═════ Given passage ═════
There are many preparation works before you can add RMA device into your chassis group.
Step 1, Upgrade JunOS Remotely
Usually your RMA Device is delivered to the production environment to do replacement. You will have to remotely upgrade JunOS first.
login: root root> --- JUNOS 10.0R1.8 built 2009-11-03 10:06:39 UTC root> root> show version Model: srx240-hm JUNOS Software Release [10.0R1.8]
root> configure
Entering configuration mode
[edit]
root# delete
This will delete the entire configuration
Delete everything under this level? [yes,no] (no) yes
[edit]
root# set system root-authentication plain-text-password
New password:
Retype new password:
[edit]
root# commit and-quit
commit complete
Exiting configuration mode
root> set chassis cluster cluster-id 4 node 0 reboot
Successfully enabled chassis cluster. Going to reboot now
Some basic configurationon fxp0.0 interface and default static route. Also ssh service will need to be enabled.
root> show configuration
## Last commit: 2016-11-29 03:37:32 UTC by root
version 10.0R1.8;
system {
root-authentication {
encrypted-password "$1$2eav5HPL$01SUB9SOzDJl007hXhNVj0"; ## SECRET-DATA
}
services {
ssh;
}
}
interfaces {
fxp0 {
unit 0 {
family inet {
address 10.9.1.11/24;
}
}
}
}
routing-options {
static {
route 0.0.0.0/0 next-hop 10.9.1.1;
}
}
{primary:node0}
root> request system software add /var/tmp/junos-srxsme-12.1X46-D55.3-domestic.tgz reboot
NOTICE: Validating configuration against junos-srxsme-12.1X46-D55.3-domestic.tgz.
NOTICE: Use the 'no-validate' option to skip this if desired.
Formatting alternate root (/dev/da0s2a)...
/dev/da0s2a: 298.0MB (610284 sectors) block size 16384, fragment size 2048
using 4 cylinder groups of 74.50MB, 4768 blks, 9600 inodes.
super-block backups (for fsck -b #) at:
32, 152608, 305184, 457760
** /dev/altroot
FILE SYSTEM CLEAN; SKIPPING CHECKS
clean, 150096 free (24 frags, 18759 blocks, 0.0% fragmentation)
Checking compatibility with configuration
Initializing...
Verified manifest signed by PackageProduction_10_0_0
Verified junos-10.0R1.8-domestic signed by PackageProduction_10_0_0
Using junos-12.1X46-D55.3-domestic from /altroot/cf/packages/install-tmp/junos-12.1X46-D55.3-domestic
Copying package ...
═════
Work to be completed:
Restate the JunOS upgrade notes from "Formatting alternate root" up to and including "Initializing...", swapping "cylinder groups" for "allocation groups".
═════ Given data ═════
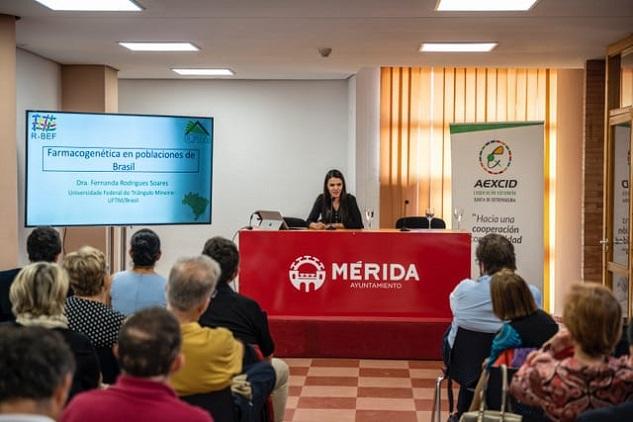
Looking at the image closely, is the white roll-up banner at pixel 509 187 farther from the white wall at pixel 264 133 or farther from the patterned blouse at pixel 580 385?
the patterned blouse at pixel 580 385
═════
═════ Given data ═════
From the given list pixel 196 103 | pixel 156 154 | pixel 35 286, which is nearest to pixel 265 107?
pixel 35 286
═════
═════ Given data ═════
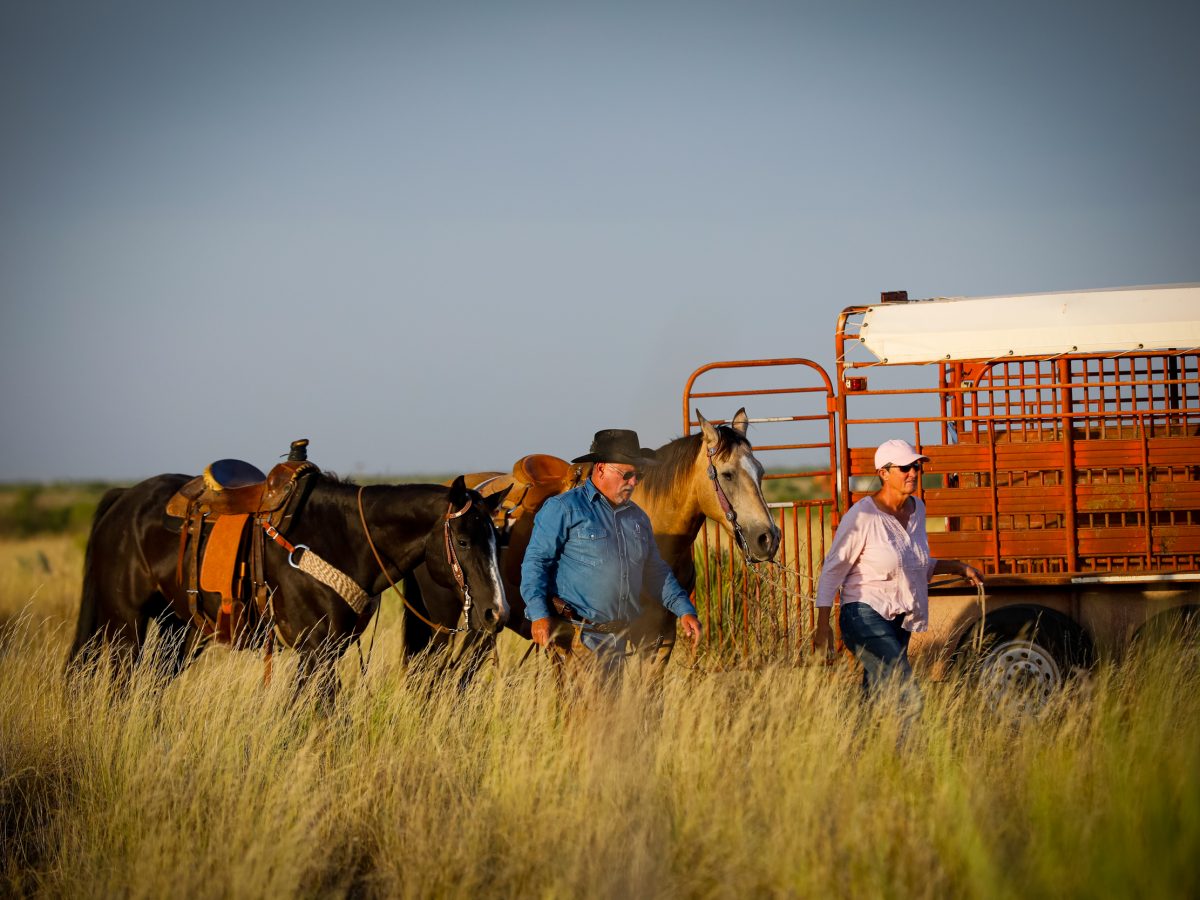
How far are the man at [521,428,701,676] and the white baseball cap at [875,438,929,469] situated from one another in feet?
═════
Expected answer:
Formatting alternate root (/dev/da0s2a)...
/dev/da0s2a: 298.0MB (610284 sectors) block size 16384, fragment size 2048
using 4 allocation groups of 74.50MB, 4768 blks, 9600 inodes.
super-block backups (for fsck -b #) at:
32, 152608, 305184, 457760
** /dev/altroot
FILE SYSTEM CLEAN; SKIPPING CHECKS
clean, 150096 free (24 frags, 18759 blocks, 0.0% fragmentation)
Checking compatibility with configuration
Initializing...